Quant au risque d’incendie, il est rare mais réel, avec 8 cas recensés pour 300 000 compteurs installés pendant l’expérimentation. C’est trop, d’autant que Linky ne présente aucun intérêt pour les consommateurs. Il pourrait même alourdir la facture d’électricité !

L’intérêt des consommateurs à la trappe

Personne ne peut l’ignorer tant ERDF communique sur le sujet, l’installation des compteurs électriques Linky a démarré ce 1er décembre. D’ici 6 ans, fin 2021, ils auront remplacé les 35 millions de compteurs électriques existants. Mais alors que Linky aurait pu servir d’indicateur fiable de sa consommation électrique, son intérêt est limité, il risque même de faire gonfler la facture de millions d’usagers.

C’est assurément une bonne nouvelle pour l’équilibre du réseau électrique et pour les filiales d’EDF qui en ont la charge, ERDF côté gestion du réseau, RTE côté transport de l’électricité. En connaissant à la minute près la courbe des consommations, en pouvant reporter la demande à tout moment sans même que les usagers s’en aperçoivent, le compteur électrique Linky est un outil formidable d’ajustement des consommations d’électricité aux moyens de production disponibles. De ce point de vue, la généralisation de Linky peut être un élément de l’évolution du mix électrique et participer à l’atteinte des objectifs climat de la France.

C’est aussi une excellente nouvelle pour les fournisseurs d’électricité, EDF et ses concurrents. Ils vont pouvoir proposer toute une panoplie d’offres tarifaires incluant des services payants.

L’énorme problème, c’est que Linky n’apporte rien, strictement rien aux usagers. Il risque même d’alourdir leurs factures sans contrepartie !

À l’origine, il devait permettre un affichage des consommations en temps réel dans un endroit bien visible du logement, seul moyen pour que chacun prenne conscience de ses dépenses d’électricité et réduise sa facture en faisant des économies d’énergie.

Factures d’électricité alourdies

Mais ni les gouvernements de droite ni ceux de gauche qui se sont succédé depuis l’origine du projet n’ont imposé cette exigence d’affichage à ERDF. La loi de transition énergétique ne répare ce manquement qu’à la marge.

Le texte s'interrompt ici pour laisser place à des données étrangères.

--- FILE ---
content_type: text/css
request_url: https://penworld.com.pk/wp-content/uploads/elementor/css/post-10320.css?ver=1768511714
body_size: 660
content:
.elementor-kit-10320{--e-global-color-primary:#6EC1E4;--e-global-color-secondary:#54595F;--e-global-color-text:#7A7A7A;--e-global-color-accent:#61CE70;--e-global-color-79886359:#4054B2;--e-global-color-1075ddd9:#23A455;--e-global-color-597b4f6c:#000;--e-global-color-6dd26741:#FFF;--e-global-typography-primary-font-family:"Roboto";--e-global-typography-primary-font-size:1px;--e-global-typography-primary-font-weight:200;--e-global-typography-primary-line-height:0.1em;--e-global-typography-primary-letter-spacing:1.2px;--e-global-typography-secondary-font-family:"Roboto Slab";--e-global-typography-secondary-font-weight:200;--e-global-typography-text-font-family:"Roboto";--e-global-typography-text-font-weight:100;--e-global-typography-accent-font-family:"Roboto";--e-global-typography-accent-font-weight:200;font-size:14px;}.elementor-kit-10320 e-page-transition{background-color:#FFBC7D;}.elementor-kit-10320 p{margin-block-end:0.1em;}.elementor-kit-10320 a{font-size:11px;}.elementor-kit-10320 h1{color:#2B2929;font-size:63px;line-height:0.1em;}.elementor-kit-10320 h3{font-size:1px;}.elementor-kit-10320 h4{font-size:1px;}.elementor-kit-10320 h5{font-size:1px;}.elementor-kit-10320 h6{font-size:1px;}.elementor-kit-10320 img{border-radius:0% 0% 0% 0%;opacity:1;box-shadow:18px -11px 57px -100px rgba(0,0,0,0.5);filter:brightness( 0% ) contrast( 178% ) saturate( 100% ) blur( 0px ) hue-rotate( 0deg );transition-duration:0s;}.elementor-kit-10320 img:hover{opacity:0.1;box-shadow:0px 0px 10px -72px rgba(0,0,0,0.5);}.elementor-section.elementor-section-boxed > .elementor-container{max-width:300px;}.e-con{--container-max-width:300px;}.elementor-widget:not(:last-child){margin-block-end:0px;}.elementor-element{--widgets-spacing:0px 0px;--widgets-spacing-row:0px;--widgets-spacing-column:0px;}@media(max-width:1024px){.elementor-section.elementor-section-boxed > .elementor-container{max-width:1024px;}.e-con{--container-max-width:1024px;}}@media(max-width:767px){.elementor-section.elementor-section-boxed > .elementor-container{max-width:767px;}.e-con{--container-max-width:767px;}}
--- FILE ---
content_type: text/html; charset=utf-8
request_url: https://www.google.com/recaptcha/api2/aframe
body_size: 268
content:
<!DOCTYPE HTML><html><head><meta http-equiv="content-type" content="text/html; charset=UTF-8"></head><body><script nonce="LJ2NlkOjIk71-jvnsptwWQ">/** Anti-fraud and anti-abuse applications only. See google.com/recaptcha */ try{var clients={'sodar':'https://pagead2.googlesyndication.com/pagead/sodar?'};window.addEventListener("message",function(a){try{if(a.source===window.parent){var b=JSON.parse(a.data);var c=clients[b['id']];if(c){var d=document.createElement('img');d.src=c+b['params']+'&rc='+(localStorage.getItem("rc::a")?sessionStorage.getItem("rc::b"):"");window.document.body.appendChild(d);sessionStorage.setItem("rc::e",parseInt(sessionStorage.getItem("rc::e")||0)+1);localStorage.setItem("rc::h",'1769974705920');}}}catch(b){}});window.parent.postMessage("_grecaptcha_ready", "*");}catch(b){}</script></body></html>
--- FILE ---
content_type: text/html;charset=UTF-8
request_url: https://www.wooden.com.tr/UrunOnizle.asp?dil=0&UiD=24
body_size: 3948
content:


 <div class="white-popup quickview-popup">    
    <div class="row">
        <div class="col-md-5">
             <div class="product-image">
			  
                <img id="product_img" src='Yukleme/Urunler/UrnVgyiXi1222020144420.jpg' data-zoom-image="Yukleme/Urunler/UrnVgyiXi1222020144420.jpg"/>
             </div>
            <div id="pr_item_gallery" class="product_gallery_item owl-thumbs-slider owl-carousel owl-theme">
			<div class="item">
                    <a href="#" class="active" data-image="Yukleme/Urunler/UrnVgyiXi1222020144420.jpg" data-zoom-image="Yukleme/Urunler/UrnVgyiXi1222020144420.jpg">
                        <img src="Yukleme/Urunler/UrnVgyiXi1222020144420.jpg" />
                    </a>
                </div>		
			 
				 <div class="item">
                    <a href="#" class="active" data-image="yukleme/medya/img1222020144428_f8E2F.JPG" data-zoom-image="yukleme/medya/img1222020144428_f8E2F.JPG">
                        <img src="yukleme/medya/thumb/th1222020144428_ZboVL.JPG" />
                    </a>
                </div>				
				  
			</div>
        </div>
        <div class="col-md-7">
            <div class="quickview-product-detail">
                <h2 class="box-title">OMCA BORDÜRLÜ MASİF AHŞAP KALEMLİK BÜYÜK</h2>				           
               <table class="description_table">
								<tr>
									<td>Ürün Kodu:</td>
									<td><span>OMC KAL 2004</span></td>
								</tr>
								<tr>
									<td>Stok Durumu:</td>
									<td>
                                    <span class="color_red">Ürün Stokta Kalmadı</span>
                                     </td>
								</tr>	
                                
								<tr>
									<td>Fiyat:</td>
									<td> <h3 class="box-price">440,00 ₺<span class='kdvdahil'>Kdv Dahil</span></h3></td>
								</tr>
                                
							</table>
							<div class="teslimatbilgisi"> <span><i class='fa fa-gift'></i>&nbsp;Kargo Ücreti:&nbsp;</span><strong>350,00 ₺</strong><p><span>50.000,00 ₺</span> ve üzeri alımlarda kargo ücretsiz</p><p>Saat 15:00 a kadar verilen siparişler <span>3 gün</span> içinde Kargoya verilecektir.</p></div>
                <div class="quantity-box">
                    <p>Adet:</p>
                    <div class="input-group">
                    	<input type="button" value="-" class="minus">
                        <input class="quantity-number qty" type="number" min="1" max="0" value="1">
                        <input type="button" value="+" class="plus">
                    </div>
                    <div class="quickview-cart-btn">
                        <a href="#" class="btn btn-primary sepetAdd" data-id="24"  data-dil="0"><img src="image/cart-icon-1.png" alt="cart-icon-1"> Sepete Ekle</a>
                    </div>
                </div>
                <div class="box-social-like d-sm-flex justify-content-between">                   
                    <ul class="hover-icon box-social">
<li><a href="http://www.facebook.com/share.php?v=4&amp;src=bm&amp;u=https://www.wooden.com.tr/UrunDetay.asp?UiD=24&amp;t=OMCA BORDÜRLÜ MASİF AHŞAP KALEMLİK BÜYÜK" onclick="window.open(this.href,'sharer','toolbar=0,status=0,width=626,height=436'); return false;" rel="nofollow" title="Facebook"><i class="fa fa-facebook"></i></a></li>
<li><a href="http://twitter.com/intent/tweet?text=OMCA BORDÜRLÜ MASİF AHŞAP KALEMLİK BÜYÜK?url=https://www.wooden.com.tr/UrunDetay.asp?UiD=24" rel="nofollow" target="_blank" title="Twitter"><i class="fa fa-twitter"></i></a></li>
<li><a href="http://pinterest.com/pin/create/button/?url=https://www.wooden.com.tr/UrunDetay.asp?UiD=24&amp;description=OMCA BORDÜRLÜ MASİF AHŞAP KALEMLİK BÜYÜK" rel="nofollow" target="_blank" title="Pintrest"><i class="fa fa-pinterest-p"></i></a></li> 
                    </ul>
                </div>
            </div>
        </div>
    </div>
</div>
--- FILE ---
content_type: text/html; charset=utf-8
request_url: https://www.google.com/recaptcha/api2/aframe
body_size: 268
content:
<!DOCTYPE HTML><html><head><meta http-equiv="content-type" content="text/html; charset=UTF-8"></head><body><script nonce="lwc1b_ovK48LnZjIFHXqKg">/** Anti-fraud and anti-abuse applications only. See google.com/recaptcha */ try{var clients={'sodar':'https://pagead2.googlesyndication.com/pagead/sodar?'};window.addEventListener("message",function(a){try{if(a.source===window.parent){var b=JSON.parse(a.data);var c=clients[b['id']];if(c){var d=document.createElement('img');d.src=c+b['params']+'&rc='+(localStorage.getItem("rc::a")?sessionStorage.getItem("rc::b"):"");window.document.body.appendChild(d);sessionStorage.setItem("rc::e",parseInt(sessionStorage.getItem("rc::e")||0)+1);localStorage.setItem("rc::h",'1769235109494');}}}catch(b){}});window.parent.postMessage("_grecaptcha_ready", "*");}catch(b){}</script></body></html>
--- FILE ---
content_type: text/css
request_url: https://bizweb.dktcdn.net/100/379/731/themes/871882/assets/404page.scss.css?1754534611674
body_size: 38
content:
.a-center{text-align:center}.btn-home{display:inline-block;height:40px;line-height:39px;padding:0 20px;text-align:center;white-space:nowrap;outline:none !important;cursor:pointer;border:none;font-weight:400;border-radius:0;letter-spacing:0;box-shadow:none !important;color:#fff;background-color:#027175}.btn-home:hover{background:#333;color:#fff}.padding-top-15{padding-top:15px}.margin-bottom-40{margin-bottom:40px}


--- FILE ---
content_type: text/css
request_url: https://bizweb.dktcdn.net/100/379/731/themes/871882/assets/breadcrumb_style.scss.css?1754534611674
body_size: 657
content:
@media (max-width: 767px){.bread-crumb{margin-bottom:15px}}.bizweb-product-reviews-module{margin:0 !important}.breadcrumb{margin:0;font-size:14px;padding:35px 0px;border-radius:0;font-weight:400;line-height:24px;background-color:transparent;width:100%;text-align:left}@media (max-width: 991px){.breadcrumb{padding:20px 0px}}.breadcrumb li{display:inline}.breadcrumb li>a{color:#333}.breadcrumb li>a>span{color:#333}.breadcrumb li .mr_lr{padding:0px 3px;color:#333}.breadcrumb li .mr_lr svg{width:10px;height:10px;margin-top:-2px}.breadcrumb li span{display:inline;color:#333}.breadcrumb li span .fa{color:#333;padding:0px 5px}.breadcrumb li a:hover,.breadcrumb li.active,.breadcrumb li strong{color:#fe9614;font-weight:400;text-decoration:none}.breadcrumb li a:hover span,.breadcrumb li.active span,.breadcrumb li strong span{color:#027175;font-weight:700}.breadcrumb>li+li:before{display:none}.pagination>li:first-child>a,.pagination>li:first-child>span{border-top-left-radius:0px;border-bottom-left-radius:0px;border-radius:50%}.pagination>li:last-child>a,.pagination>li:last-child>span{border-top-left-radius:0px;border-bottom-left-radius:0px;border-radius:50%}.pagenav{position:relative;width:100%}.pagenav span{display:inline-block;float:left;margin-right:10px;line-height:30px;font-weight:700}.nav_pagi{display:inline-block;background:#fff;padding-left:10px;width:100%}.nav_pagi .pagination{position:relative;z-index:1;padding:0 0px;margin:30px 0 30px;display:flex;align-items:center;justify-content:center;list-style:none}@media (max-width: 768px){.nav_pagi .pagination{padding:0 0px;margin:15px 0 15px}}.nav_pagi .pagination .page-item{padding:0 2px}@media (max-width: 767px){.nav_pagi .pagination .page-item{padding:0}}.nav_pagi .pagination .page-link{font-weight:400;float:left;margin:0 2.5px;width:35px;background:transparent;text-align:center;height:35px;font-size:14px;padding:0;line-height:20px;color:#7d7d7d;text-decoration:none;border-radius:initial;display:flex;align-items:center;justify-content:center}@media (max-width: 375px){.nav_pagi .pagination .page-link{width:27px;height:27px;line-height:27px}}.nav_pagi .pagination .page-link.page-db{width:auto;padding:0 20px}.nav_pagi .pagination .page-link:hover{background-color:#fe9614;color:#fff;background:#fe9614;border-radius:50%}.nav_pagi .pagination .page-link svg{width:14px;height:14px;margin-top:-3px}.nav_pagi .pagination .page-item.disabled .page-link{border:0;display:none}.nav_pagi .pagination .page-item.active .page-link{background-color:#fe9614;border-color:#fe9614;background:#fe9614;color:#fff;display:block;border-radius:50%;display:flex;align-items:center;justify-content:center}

Seuls les ménages en précarité énergétique pourront voir leurs consommations s’afficher en temps réel, tant en kWh qu’en euros. Mais il n’est même pas sûr que ce soit en temps réel. Tel qu’il est installé actuellement, Linky n’est pas apte à communiquer avec un afficheur déporté. Un comble pour un compteur dit communicant !

Pire encore, Linky va alourdir la facture d’électricité des ménages. D’abord parce que même s’il n’apparaît pas en tant que tel et qu’ERDF assure pouvoir le financer par des gains de productivité, son coût pourrait finalement y être intégré via le tarif d’acheminement de l’électricité.

Surtout parce que d’après une étude menée par l’UFC-Que Choisir sur un panel de consommateurs, 37 % des ménages consomment au-delà de leur puissance d’abonnement. Les compteurs actuels supportent ces dépassements ponctuels sans disjoncter, Linky pas toujours. De nombreux usagers pourraient avoir à souscrire à une puissance plus élevée, donc à un abonnement plus cher !

Côté consommateurs, en pleine COP 21 et alors que la France se veut exemplaire, le compteur Linky a tout d’un loupé de la transition énergétique.